I also found out that my dad died. It’s strange because he died ten years ago, but we didn’t find out until last month, thanks to some sleuthing from my brother. He and I had a complicated relationship, which is true of any child of a pathological liar and narcissist. We were estranged, but that didn’t take away that he was foundational in the development of my taste in books and music and film. And he always encouraged me, with my guitar playing in particular. I know now that it was because I was a little version of him – a version that might achieve all the things that he had lied about achieving.
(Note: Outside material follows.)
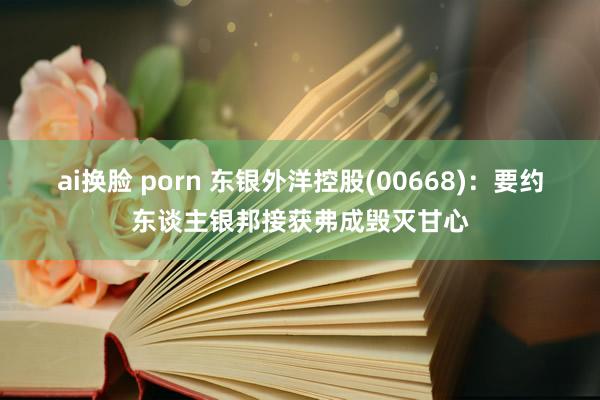 ai换脸 porn 东银外洋控股(00668)：要约东谈主银邦接获弗成毁灭甘心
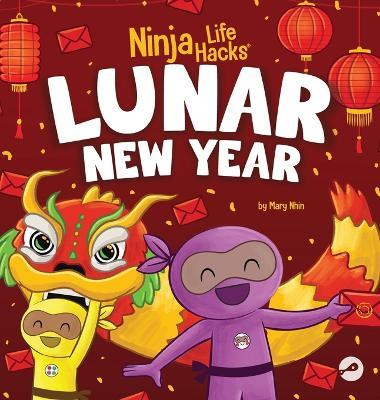 Ninja Life Hacks Lunar New Year: A Children's Book About Lunar New Year, Chinese New Year - Mary Nhin - cover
This didn’t take away all the ways in which he damaged me, too – the shaming about my weight, the incessant invalidation and mocking of my feelings that taught me feelings were dangerous things to have, the unbelievable guilt when he told me I had to save the family from falling apart (but was in reality due to his being a conman), even though I was twenty-three, struggling with crippling depression while trying to do my PhD, living two thousand miles away. My therapist later supported my decision to stop talking to him because he was “a dangerous person to have a relationship with.” He wasn’t the healthiest – always a chainsmoker – so I would look periodically to see if he had died, searching for an obituary that was never written.
So here’s your obituary, Erwin Lagor (1950-2015). Despite all that, and how angry I was at you by the time I stopped talking to you, I still loved you. You were my dad and I’ll carry those pieces of you that I got from you – your flair for the fantastic, your love of stories and music – inside me forever.